[Devel] [PATCH 11/14] net: Primitives to enable conntrack allocation

Alexander Mikhalitsyn alexander.mikhalitsyn at virtuozzo.com
Fri Apr 30 15:45:39 MSK 2021


From: Stanislav Kinsburskiy <skinsbursky at virtuozzo.com>

Patchset description:

Create conntrack structures only if they are really needed

Allocate conntracks only after there is a rule which uses them.

v2: Allow after there is a rule and never prohibit.

khorenko@: the idea behind all of this:
we want to provide the possibility to Containers to use iptables rules which
require conntracks. At the same time we'd like to avoid problem we currently
have in case we just enable conntracks allocation for all Containers and
Hardware Node by default:
1) in case conntracks are really not used by a CT - structures are still
   allocated decreasing the performance
2) number of conntracks in the system is limited => DDoS is possible

So we decided to implement a feature:
not to allocate conntracks until there are rules in the netspace which require
them.

Disadvantage: if a user on live system loads iptables rule which requires
conntracks, connections which are already alive can be handled not that
precise. i believe this is OK.

Once conntracks allocation is enabled, it cannot be disabled until reboot/CT
restart. This is done in order to:
a) simplify the code
b) to have a possbility to unconditionally enable conntracks, for example for
   userspace conntrack users (http://conntrack-tools.netfilter.org/manual.html)
c) adding a new iptables rule is implemented in the following way:
   - all rules are unloaded
   - new rule is added to the bunch of rules
   - all rules (including the new one) are uploaded to the kernel
   => each new rule add results in conntrack allocation disable/enable =>
   race window for unhandled connections

=======================
This patch description:

Allocation are allowed only when there are conntracks users.
By default they are prohibited.

https://jira.sw.ru/browse/PSBM-51050

Signed-off-by: Kirill Tkhai <ktkhai at virtuozzo.com>
Reviewed-by: Andrei Vagin <avagin at virtuozzo.com>

+++
ve/net: Move net->ct.can_alloc check up to resolve_normal_ct()
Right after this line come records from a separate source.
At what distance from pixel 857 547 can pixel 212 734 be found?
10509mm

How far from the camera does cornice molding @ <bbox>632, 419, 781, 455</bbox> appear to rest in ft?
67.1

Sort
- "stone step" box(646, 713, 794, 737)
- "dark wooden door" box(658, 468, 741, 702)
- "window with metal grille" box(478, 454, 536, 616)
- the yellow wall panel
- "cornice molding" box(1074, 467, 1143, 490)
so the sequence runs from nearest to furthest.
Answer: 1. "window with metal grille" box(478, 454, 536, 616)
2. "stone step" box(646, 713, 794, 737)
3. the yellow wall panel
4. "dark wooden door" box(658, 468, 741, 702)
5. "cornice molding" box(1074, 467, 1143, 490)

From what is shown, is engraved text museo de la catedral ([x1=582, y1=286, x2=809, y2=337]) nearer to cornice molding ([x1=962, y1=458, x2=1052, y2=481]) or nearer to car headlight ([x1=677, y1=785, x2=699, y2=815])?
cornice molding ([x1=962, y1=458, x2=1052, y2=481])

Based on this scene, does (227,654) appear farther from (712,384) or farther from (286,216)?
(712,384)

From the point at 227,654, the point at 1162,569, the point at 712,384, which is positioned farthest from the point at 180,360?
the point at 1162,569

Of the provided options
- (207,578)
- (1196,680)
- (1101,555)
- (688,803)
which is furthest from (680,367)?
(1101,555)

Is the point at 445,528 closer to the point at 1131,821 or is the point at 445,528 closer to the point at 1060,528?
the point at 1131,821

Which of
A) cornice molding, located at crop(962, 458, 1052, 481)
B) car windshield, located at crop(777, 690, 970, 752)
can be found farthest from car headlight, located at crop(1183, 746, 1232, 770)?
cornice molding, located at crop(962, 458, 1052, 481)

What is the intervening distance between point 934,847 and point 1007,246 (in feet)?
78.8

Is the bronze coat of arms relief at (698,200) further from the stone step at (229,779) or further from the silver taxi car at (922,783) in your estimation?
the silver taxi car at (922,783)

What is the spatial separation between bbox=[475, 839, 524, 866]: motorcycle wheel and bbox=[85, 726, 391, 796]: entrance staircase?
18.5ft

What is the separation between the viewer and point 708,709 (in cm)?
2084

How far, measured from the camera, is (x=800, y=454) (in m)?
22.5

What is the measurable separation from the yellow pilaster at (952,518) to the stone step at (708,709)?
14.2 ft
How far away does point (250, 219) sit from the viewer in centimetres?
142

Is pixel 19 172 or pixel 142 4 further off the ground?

Move it up on stack to break creation of a CT earlier.
This avoids us to search in CT hashes and speeds work up.

So, now nf_conntrack_alloc() creates a CT certanly,
__nf_conntrack_alloc() doesn't return NULL and it does not
need to be external.

Signed-off-by: Kirill Tkhai <ktkhai at virtuozzo.com>
Reviewed-by: Pavel Tikhomirov <ptikhomirov at virtuozzo.com>

To be merged to commit 874e7b5c6eb9
"net: Primitives to enable conntrack allocation"

https://jira.sw.ru/browse/PSBM-54823

Signed-off-by: Kirill Tkhai <ktkhai at virtuozzo.com>

+++
ve/net: Do not initialize netns_ct::can_alloc twice

It's already initialized to zero during net creation
in net_alloc(), so do not do that twice.

Also, some conntrack allowing modules do not depend
on nf_conntrack.ko, so it rewrites can_alloc to zero,
if it's loaded later.

(This may be merged with "commit af2b974e4755 "net: Primitives to enable conntrack allocation")

https://jira.sw.ru/browse/PSBM-56500

Signed-off-by: Kirill Tkhai <ktkhai at virtuozzo.com>

=======================

net: Do not allow conntrack if netlink conntrack is requested

The scheme with allowing conntracks suggestes to allow conntrack
only after a rule is inserted. But this place is not inserting
a rule, it's a manual conntrack creation.

Signed-off-by: Kirill Tkhai <ktkhai at virtuozzo.com>
Reviewed-by: Pavel Tikhomirov <ptikhomirov at virtuozzo.com>
(cherry picked from commit 550b98d291cb0fb0b0270ab83dfc0fb6f48aadfe)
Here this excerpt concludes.